Captioned web image data

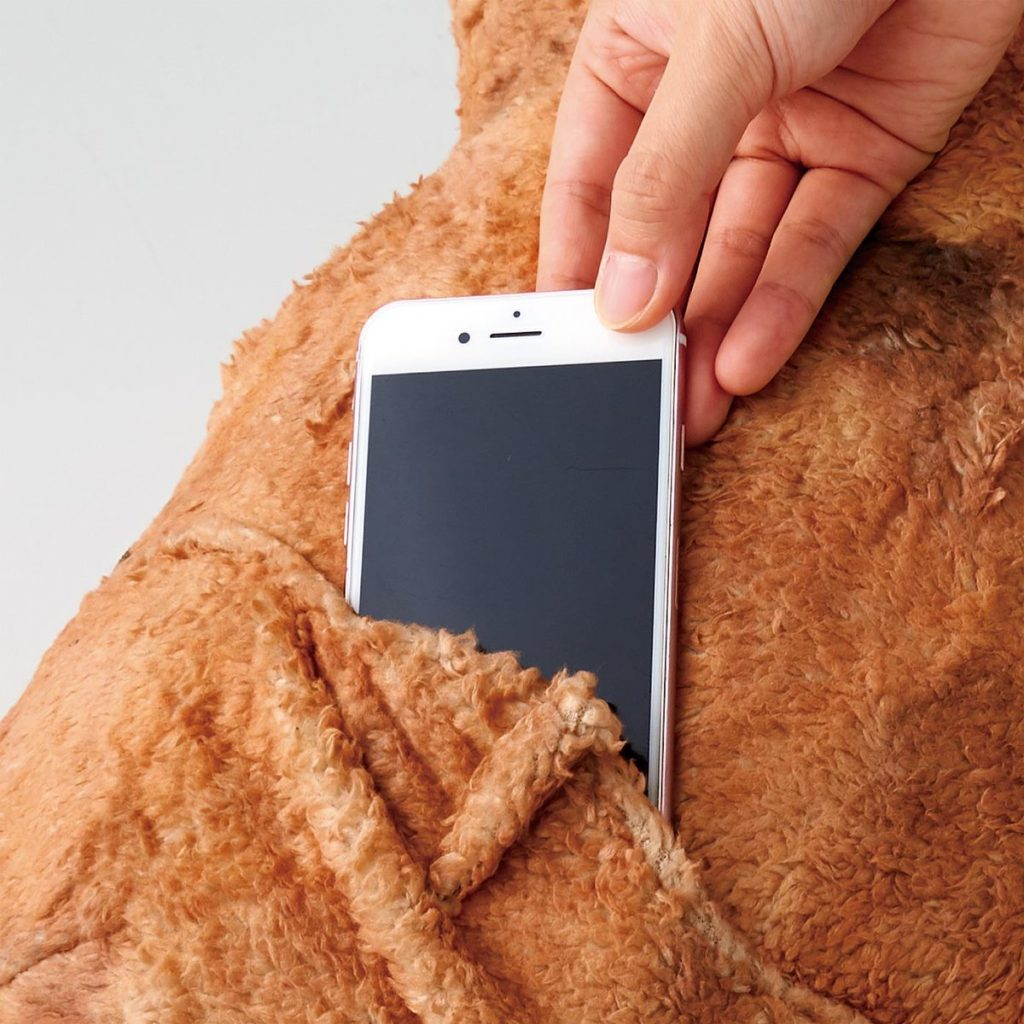 Felissimo's karaage cushions - sliding a smartphone into the cushion's pocket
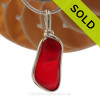 A once in a lifetime piece of large fire red sea glass is set in our Original Wire Bezel© pendant setting.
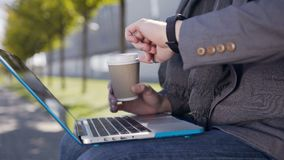 Jeune homme caucasien beau habillé dans la veste et l'écharpe, se reposant sur le banc avec l'ordinateur portable et un texte de  banque de vidéos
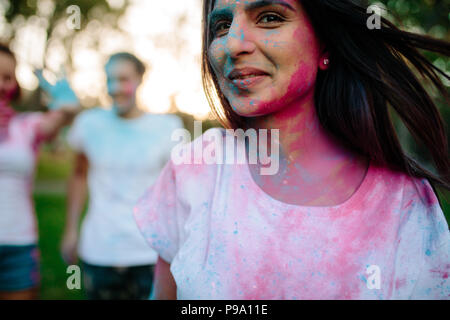 Young woman face smeared with colors. Girl playing with friends at back during festival of colors. Playing holi with friends. - Stock Photo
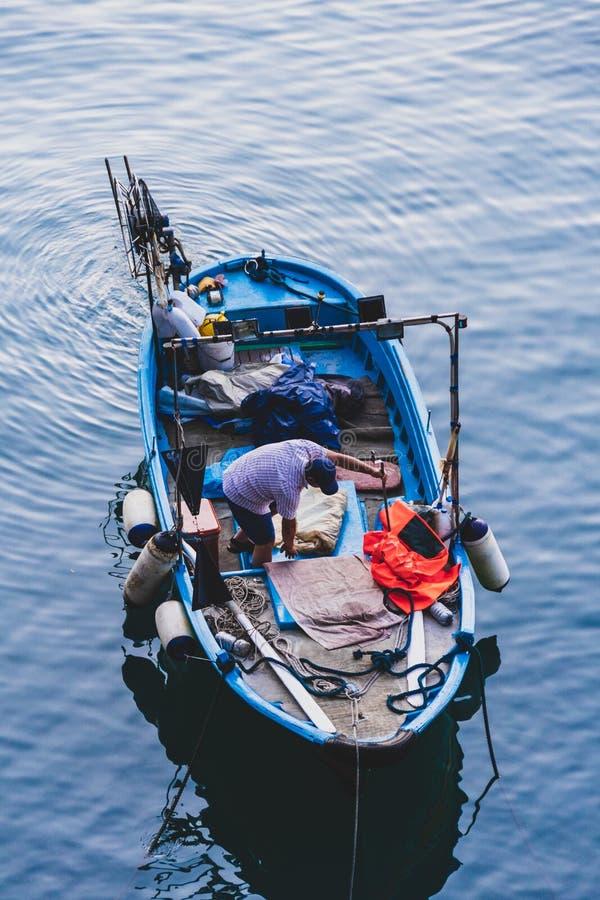 De visser bij dageraad bereidt de boot voor visserij voor stock fotografie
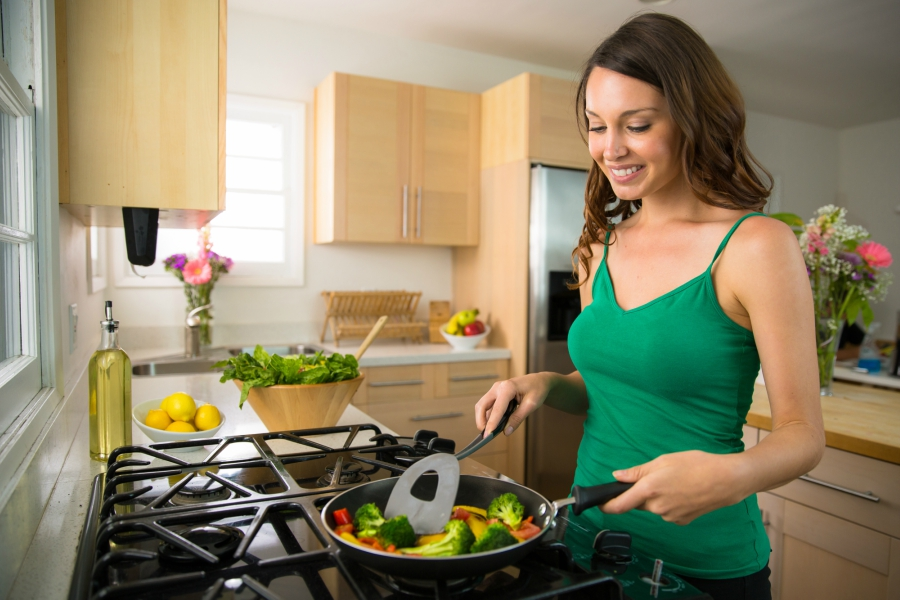 Girl cooking vegetables in a pan in the kitchen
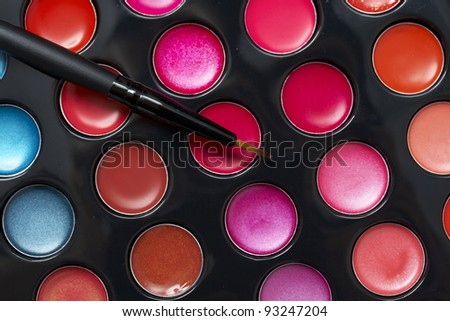 colorful lipstick palette and brush - stock photo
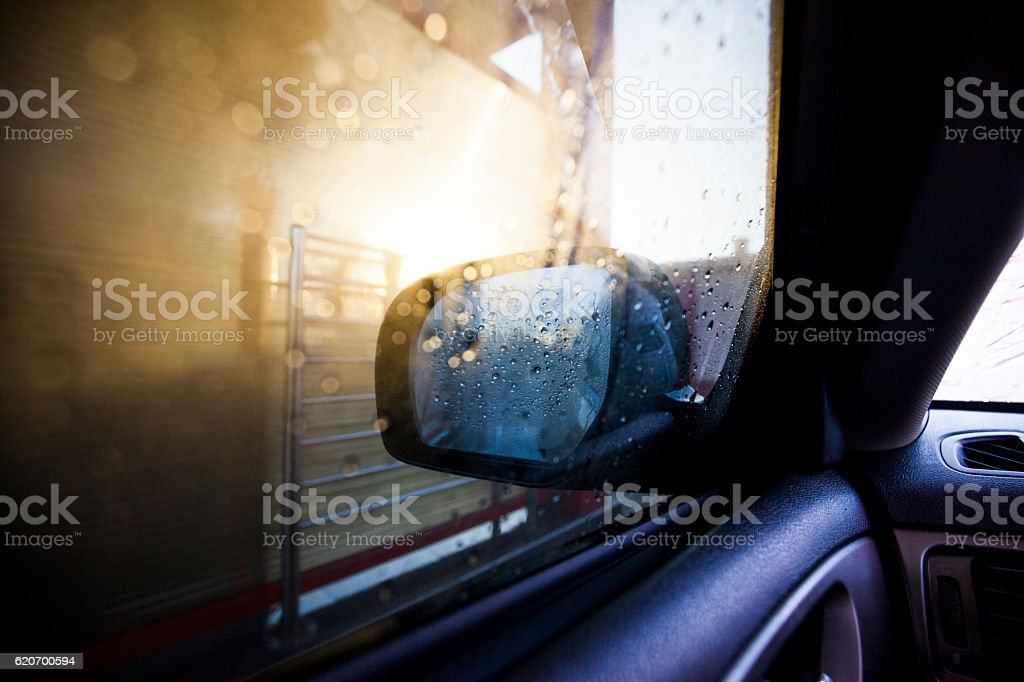 carwash with high pressure cleaner stock photo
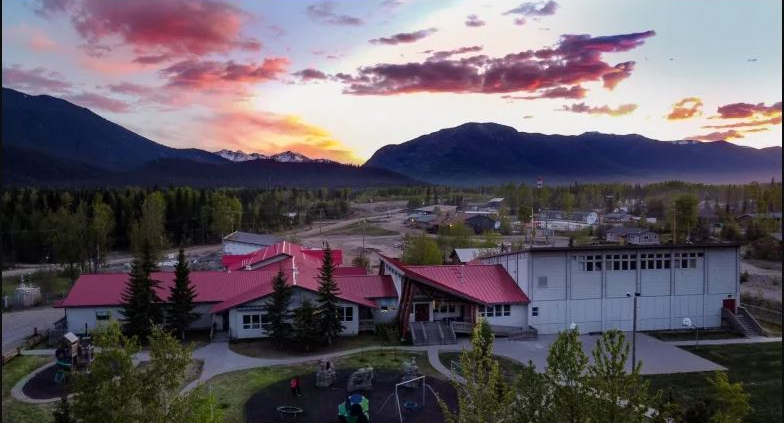 pink and blue sunset with clouds behind mountains with red roof school in the foreground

## Exercise instructions
Please restate the entries word for word. Skip the pictures.

## Solution below
 Felissimo's karaage cushions - sliding a smartphone into the cushion's pocket
 A once in a lifetime piece of large fire red sea glass is set in our Original Wire Bezel© pendant setting.
 Jeune homme caucasien beau habillé dans la veste et l'écharpe, se reposant sur le banc avec l'ordinateur portable et un texte de  banque de vidéos
 Young woman face smeared with colors. Girl playing with friends at back during festival of colors. Playing holi with friends. - Stock Photo
 De visser bij dageraad bereidt de boot voor visserij voor stock fotografie
 Girl cooking vegetables in a pan in the kitchen
 colorful lipstick palette and brush - stock photo
 carwash with high pressure cleaner stock photo
 pink and blue sunset with clouds behind mountains with red roof school in the foreground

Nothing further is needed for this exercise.